- [Excerpt]
OPTIONAL: Robotic workshop 11. 4. 2024 9.00-11.00 National Technical Library (free attendance)

Last update: Hrůzová Andrea, Mgr., Ph.D. (31.01.2024)
Syllabus

1st week: lecture Digitalized Societies: Course Intro (21. 2.)

  • introduction to the course

  • formal characteristics of the course

  • week by week content 

  • discussion of everyday digital media experience with students

  • lecture delivered by Andrea Pruchova Hruzova

 

2nd week:  seminar reading & discussion (28. 2.)

  • Emilie Munch Gregersen et al. 2023. ´Digital dependence: Online fatigue and coping strategies during the COVID-19 lockdown´. Media, Culture & Society. Vol. 45(5) 967–984

  • Marie Heřmanová. 2022. ´Politicisation of the Domestic: Populist Narratives About Covid‐19 Among Influencers´. Media and Communication. Vol. 10(4) 180–190.

 

3rd week: lecture Theory of New Media (6. 3.)

  • How old are the new media? Convergent culture (H. Jenkins)

  • The power of Apparatus (V. Flusser)

  • Principles of new media (L. Manovich) 

  • Algorithm as living subject (P. Brey)

- [Data listing]
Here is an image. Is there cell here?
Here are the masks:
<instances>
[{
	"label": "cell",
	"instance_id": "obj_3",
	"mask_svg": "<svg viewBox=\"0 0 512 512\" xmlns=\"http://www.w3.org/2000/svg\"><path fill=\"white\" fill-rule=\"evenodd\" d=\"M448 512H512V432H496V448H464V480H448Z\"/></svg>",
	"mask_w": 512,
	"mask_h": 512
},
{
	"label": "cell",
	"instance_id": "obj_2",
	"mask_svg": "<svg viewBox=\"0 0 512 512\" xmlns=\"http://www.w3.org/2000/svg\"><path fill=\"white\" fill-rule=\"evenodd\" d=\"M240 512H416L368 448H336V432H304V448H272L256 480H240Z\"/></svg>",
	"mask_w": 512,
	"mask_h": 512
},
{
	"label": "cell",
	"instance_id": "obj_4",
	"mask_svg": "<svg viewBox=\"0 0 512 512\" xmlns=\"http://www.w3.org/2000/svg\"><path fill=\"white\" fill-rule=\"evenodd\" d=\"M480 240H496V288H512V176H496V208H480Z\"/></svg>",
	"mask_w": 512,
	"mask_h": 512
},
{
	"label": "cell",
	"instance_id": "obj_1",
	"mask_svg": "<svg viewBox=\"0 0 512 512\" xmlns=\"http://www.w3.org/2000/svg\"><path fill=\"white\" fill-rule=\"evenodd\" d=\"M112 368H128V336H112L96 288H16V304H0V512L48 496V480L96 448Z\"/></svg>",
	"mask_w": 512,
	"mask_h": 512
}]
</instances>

- [Activities]
1. Answer these about the syllabus:
(a) Where is the robotic workshop held?
(b) Who delivered the first week's lecture?
(c) In which journal did Marie Heřmanová's 2022 article appear?
2. Please write out the part of the syllabus starting with "3rd week: lecture" and going on through "subject (P. Brey)".

- [Answer set]
1.
(a) National Technical Library
(b) Andrea Pruchova Hruzova
(c) Media and Communication

2.
3rd week: lecture Theory of New Media (6. 3.)

  • How old are the new media? Convergent culture (H. Jenkins)

  • The power of Apparatus (V. Flusser)

  • Principles of new media (L. Manovich) 

  • Algorithm as living subject (P. Brey)